What’s Wrong with Leggings and Burkas?

Veronica Monet
Aug 1, 2019 · 11 min read

No one told me this could happen, so when it did, I felt utterly alone and embarrassed.

I was fourteen and had finally convinced my extremely controlling father to allow me to attend church with my mother. I know. It sounds ridiculous that any dad would have a problem with his daughter wanting to go to church with her mother. But you never met my dad. He was paranoid and suffocatingly over-protective, and that is putting it mildly.

As a homeschooled child with no brothers, I had never actually encountered boys before. Well, there was this cute boy when I was eight years old. He lived in the same trailer park we lived in. But when my mother spied me kissing him on the cheek, my parents were more resolved than ever to keep me away from boys.

So here I was, 14 years old, at church for the first time in my young life — and a strange thing was happening to me. Every time I went to the bathroom at church I would discover that my pantyhose (you read that right — pantyhose!) were soaked with a bodily secretion I had never encountered before. It never happened at home. Just at church. And I couldn’t figure out why.

Until it dawned on me that it had something to do with the boys at church. It was 1974 and boys were wearing these super tight jeans so you could plainly see the bulge in their pants. And their shirts were unbuttoned to just above their nipples and sometimes below. I didn’t know that my body responded to visual cues but once I learned that it did, I wondered why no one had prepared me for this.

Around this time the church pastor took me aside to scold me. Why? I was going to church braless. Did I mention it was 1974? Bras were not terribly popular at that time. In fact going braless was a bit of a statement for a lot of women during the 70’s. And I was very much into making any statement that I saw as feminist.

· · · · ·

__Stated problem 1__
According to the essay, in what year did the writer first attend church?

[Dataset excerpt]
· · · · ·

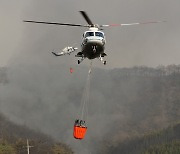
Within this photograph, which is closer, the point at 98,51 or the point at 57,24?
the point at 57,24

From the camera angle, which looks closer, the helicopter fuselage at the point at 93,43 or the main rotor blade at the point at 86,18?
the main rotor blade at the point at 86,18

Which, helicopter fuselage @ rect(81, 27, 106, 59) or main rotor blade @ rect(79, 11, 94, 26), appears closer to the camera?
main rotor blade @ rect(79, 11, 94, 26)

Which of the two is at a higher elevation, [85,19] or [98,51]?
[85,19]

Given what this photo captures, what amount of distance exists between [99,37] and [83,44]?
3.26 m

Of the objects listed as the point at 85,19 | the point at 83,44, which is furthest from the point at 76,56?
the point at 85,19

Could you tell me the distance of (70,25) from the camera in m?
→ 61.5

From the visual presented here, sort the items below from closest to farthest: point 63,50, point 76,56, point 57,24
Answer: point 57,24 < point 76,56 < point 63,50

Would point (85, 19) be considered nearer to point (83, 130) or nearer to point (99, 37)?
point (99, 37)

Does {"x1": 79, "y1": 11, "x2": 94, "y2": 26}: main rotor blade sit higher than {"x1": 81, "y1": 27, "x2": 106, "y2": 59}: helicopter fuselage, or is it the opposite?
{"x1": 79, "y1": 11, "x2": 94, "y2": 26}: main rotor blade

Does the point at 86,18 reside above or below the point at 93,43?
above

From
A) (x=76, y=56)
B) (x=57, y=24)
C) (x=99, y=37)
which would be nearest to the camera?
A: (x=57, y=24)

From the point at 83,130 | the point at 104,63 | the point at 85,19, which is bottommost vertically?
the point at 83,130

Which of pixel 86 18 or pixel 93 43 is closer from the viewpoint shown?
pixel 86 18

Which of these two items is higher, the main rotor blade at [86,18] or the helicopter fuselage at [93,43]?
the main rotor blade at [86,18]
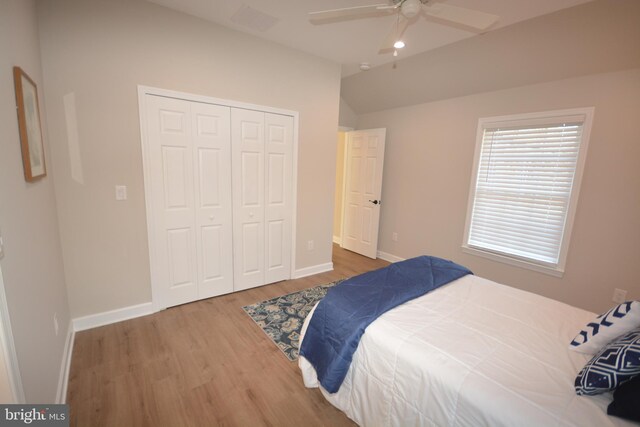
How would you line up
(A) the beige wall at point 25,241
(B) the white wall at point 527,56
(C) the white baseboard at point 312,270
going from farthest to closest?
(C) the white baseboard at point 312,270, (B) the white wall at point 527,56, (A) the beige wall at point 25,241

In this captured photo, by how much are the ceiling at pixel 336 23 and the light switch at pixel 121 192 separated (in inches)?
63.1

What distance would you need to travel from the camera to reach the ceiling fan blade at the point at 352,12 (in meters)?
1.66

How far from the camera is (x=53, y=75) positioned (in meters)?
2.05

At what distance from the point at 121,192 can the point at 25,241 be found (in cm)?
115

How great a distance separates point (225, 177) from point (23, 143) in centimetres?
157

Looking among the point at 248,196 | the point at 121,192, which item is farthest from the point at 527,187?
the point at 121,192

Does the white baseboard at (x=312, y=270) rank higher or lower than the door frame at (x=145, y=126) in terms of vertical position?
lower

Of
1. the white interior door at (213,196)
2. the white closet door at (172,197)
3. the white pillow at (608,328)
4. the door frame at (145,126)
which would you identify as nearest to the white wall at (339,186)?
the door frame at (145,126)

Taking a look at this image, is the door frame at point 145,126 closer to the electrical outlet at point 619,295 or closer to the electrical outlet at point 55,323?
the electrical outlet at point 55,323

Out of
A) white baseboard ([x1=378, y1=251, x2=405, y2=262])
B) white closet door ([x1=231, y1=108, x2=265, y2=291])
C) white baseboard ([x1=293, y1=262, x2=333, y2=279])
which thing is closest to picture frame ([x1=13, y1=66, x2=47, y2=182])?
white closet door ([x1=231, y1=108, x2=265, y2=291])

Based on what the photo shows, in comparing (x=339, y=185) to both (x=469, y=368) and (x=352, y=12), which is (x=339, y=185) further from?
(x=469, y=368)

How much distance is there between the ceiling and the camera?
2166 millimetres

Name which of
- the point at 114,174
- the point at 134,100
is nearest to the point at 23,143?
the point at 114,174

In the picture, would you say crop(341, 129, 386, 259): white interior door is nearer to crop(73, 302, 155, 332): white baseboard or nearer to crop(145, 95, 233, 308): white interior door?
crop(145, 95, 233, 308): white interior door
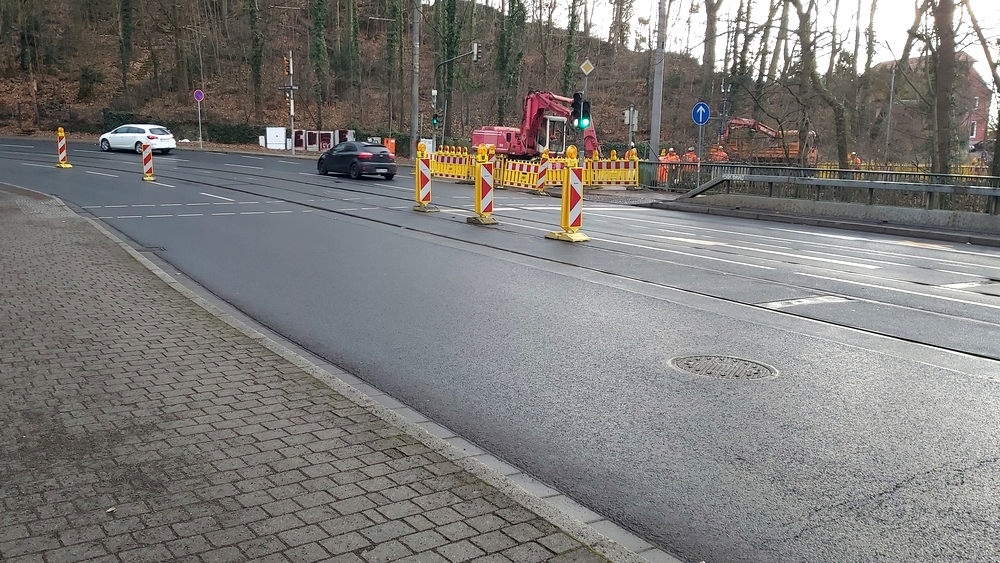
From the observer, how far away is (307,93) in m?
63.1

· · · · ·

__Stated problem 2__
Report every line of the records that contains the string "than".

__Finished answer 1__
1974

__Finished answer 2__
Does {"x1": 79, "y1": 11, "x2": 94, "y2": 26}: main rotor blade sit higher than {"x1": 81, "y1": 27, "x2": 106, "y2": 59}: helicopter fuselage, or is it the opposite?
Does the white baseboard at (x=312, y=270) rank higher or lower than the door frame at (x=145, y=126) in terms of vertical position?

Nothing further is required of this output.